As summer weather turns hotter and more humid, more consumers are discovering their dehumidifiers aren't as trusty as those in basements past.
People who used to get decades of service from a dehumidifier are often getting only one to three summers before their machines quit. In recent years, millions of dehumidifiers have been recalled as fire hazards. And prematurely dead or recalled dehumidifiers are piling up at recycling agencies.
"We get thousands of them every year," said Mike Larson, sales manager at J.R.'s Advanced Recyclers in Inver Grove Heights. "They're hardly ever older than three years. Ten to 15 years ago, we didn't see nearly as many and the ones we got were a lot older."
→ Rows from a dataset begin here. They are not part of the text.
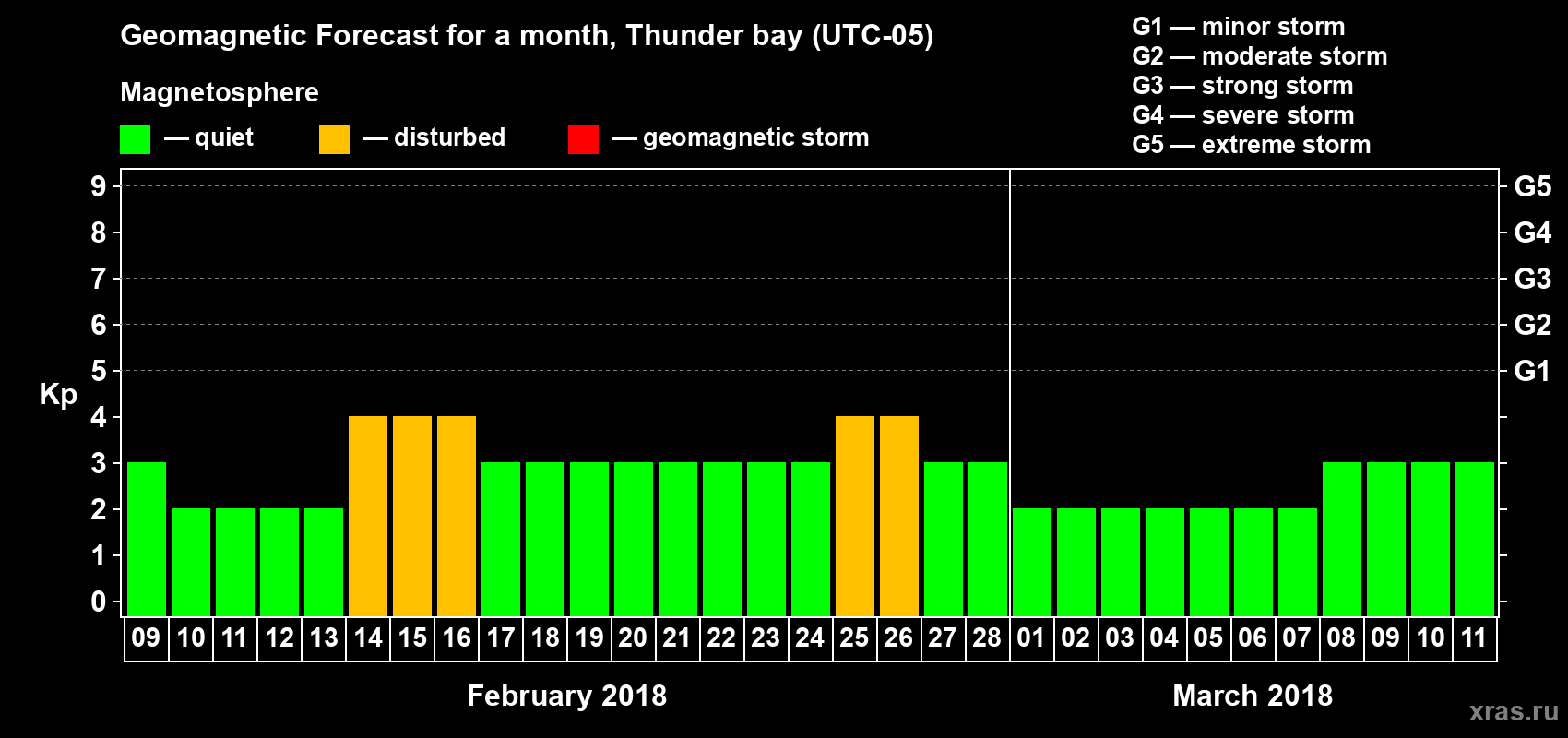 Geomagnetic Forecast for a month, Thunder bay (UTC-05)

Magnetosphere

— quiet — disturbed — geomagnetic storm

G1 — minor storm
G2 — moderate storm
G3 — strong storm
G4 — severe storm
G5 — extreme storm

Kp

9 8 7 6 5 4 3 2 1 0

G5 G4 G3 G2 G1

09 10 11 12 13 14 15 16 17 18 19 20 21 22 23 24 25 26 27 28 01 02 03 04 05 06 07 08 09 10 11

February 2018

March 2018

xras.ru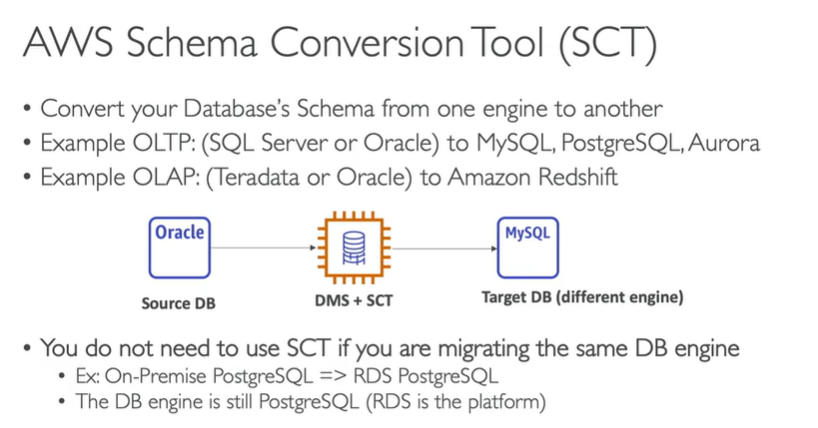 AWS Schema Conversion Tool (SCT)

• Convert your Database's Schema from one engine to another
• Example OLTP: (SQL Server or Oracle) to MySQL, PostgreSQL, Aurora
• Example OLAP: (Teradata or Oracle) to Amazon Redshift

Oracle

Source DB

DMS + SCT

MySQL

Target DB (different engine)

• You do not need to use SCT if you are migrating the same DB engine
  • Ex: On-Premise PostgreSQL => RDS PostgreSQL
  • The DB engine is still PostgreSQL (RDS is the platform)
J.R.'s, one of the Twin Cities' largest recyclers, took in more than 6,500 dehumidifiers in the past year, he said. Nationally, about 2 million dehumidifiers were recycled in 2015, the Environmental Protection Agency reported. That's nearly twice the number that were tossed each year from 2007 to 2014.
John Zeien, co-owner of J.R.'s, blames cheaper materials. Like other appliance recyclers, he's seeing more dehumidifiers that have been used for one to three years.
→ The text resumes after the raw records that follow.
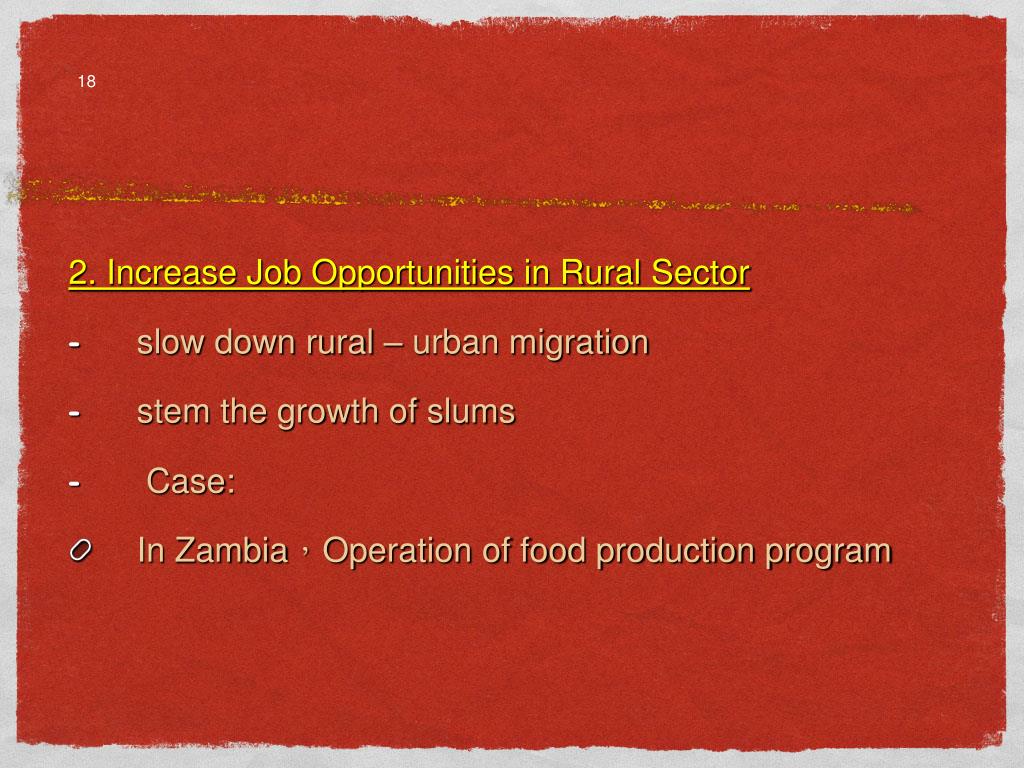 18

2. Increase Job Opportunities in Rural Sector

- slow down rural – urban migration

- stem the growth of slums

- Case:

In Zambia，Operation of food production program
"We take them apart and they're rusted," he said. "There's a metal bracket next to aluminum coils that caused it to corrode. Manufacturers are using less material. The whole product has been cheapened."
Manufacturers also shipped twice as many new dehumidifiers in the past 13 years (23.2 million from 2003 to 2016) than they did from 1989 to 2002 (12.2 million), according to the Association of Home Appliance Manufacturers, a trade group.
Jill Notini, vice president of communications for the group, attributed the sales increase to the rising number of U.S. households and changing weather patterns. She said the group hasn't heard complaints about the working life of dehumidifiers. "I get a lot of consumer phone calls, but none saying the dehumidifiers aren't lasting as long," Notini said.